## What the exercise asks
Rewrite the passage of the Ray Conniff album text starting with "The album debuted on Billboard" and going on through "nineteen-week chart run.", changing "Norway" to "Sweden".

Compilation album by Ray Conniff
- Released: June 1967
- Genre: Easy listening
- Length: 30 minutes 32 seconds
- Label: Columbia
- Producer: Jack Gold

Ray Conniff chronology
| En Espanol! (1967) | ''This Is My Song'' (1967) | Hawaiian Album (1967) |

= This Is My Song (Ray Conniff album) =

This Is My Song is an LP album released by Columbia Records in 1967 under catalog number CS 9476, containing mostly songs from musical plays and movies.
== Chart performance ==
In 1967, Conniff had a minor hit single, "Cabaret" (No. 129 US), and after it he recorded an album featuring 1966 and 1967 hit songs.

The album debuted on Billboard magazine's Top LP's chart in the issue dated Janune 3, 1968, peaking at No. 30 during a forty-six-week run on the chart. The album debuted on Cashbox magazine's Top 100 Albums chart in the issue dated May 27, 1968, peaking at No. 25 during a seventeen-week run on the chart. The album had also proven to be successful overseas, reaching No. 25 in Germany during a three-week run on the charts. This Is My Song saw the biggest commercial success in Norway, where it reached a peak position of No. 4 over the course of a nineteen-week chart run.

== Reception ==
The album received a positive critical reception upon its release. The Daily Breeze stated that "Conniff's crew stays in the winning groove with this easy listening set." They also noted that "With a push on 'Born Free' take, Conniff goes with show tunes and big film songs in release that can't miss making the charts." Cashbox magazine described Conniff's arrangements as "zestful and contemporary as the songs themselves," also saying that the "Singers match the songs mood for mood. They concluded that "The LP should find acceptance with a wide number of listeners."

## Given entries
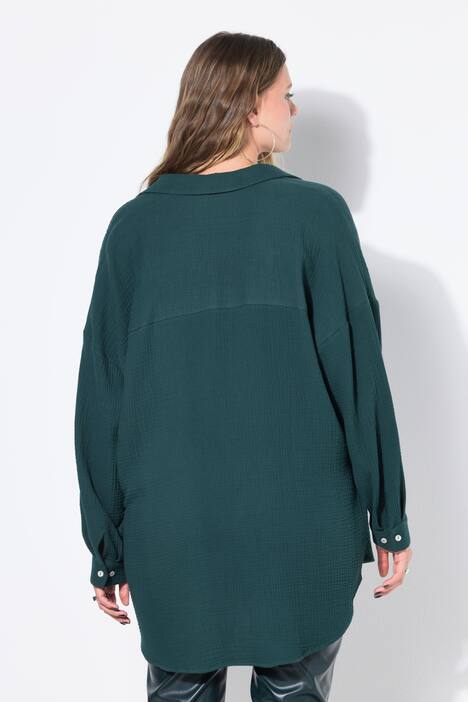Mousseline blouse, oversized, overhemdkraag, lange mouwen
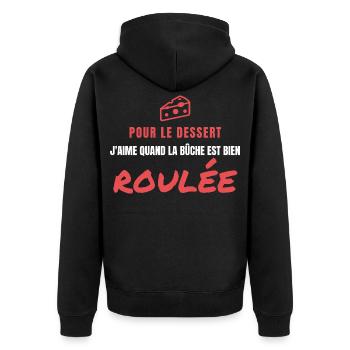 Dessert Bûche Bien Roulée Humor Weihnachten - Unisex Premium Bio Zip Hoodie - Schwarz - Hinten - Nico (187cm)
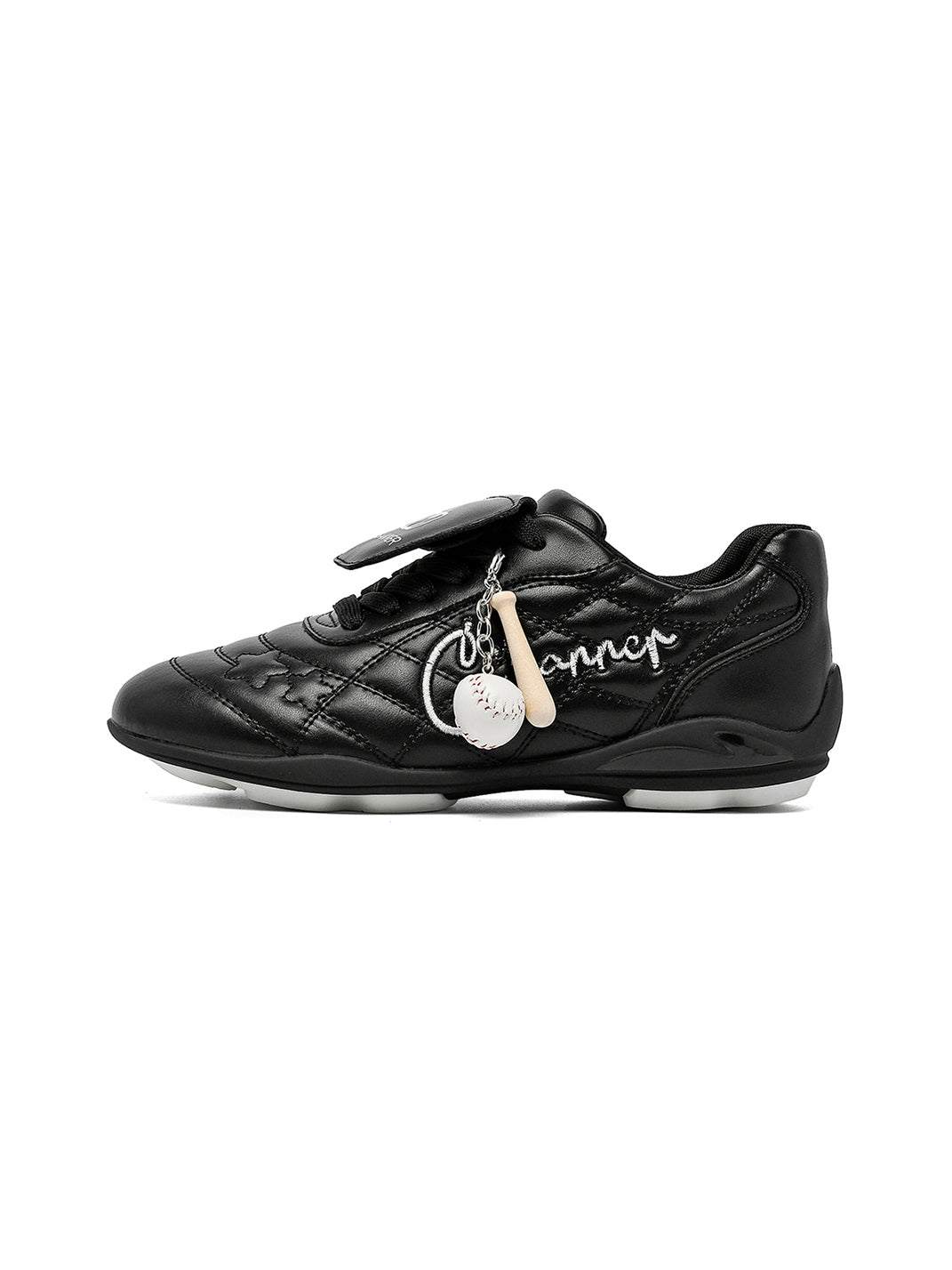Black Patent Foldover-Tongue Retro Sneakers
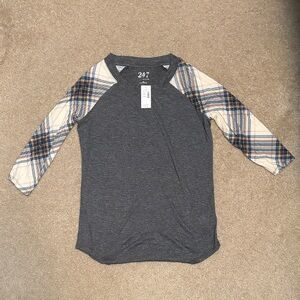 247 Gray Women's Long Sleeve Tee with Plaid Sleeves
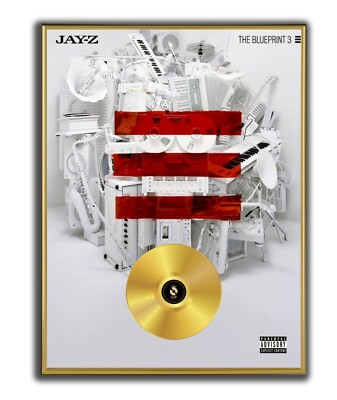 Jay-Z Poster, The Blueprint 3 poster ,GOLD/PLATINIUM CD, gerahmtes Poster Rap 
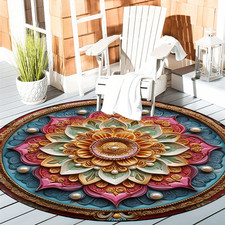 1pc Vibrant Mandala Round Mat - Non-Slip, Machine Washable Polyester Mat for Ent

## Expected answer
The album debuted on Billboard magazine's Top LP's chart in the issue dated Janune 3, 1968, peaking at No. 30 during a forty-six-week run on the chart. The album debuted on Cashbox magazine's Top 100 Albums chart in the issue dated May 27, 1968, peaking at No. 25 during a seventeen-week run on the chart. The album had also proven to be successful overseas, reaching No. 25 in Germany during a three-week run on the charts. This Is My Song saw the biggest commercial success in Sweden, where it reached a peak position of No. 4 over the course of a nineteen-week chart run.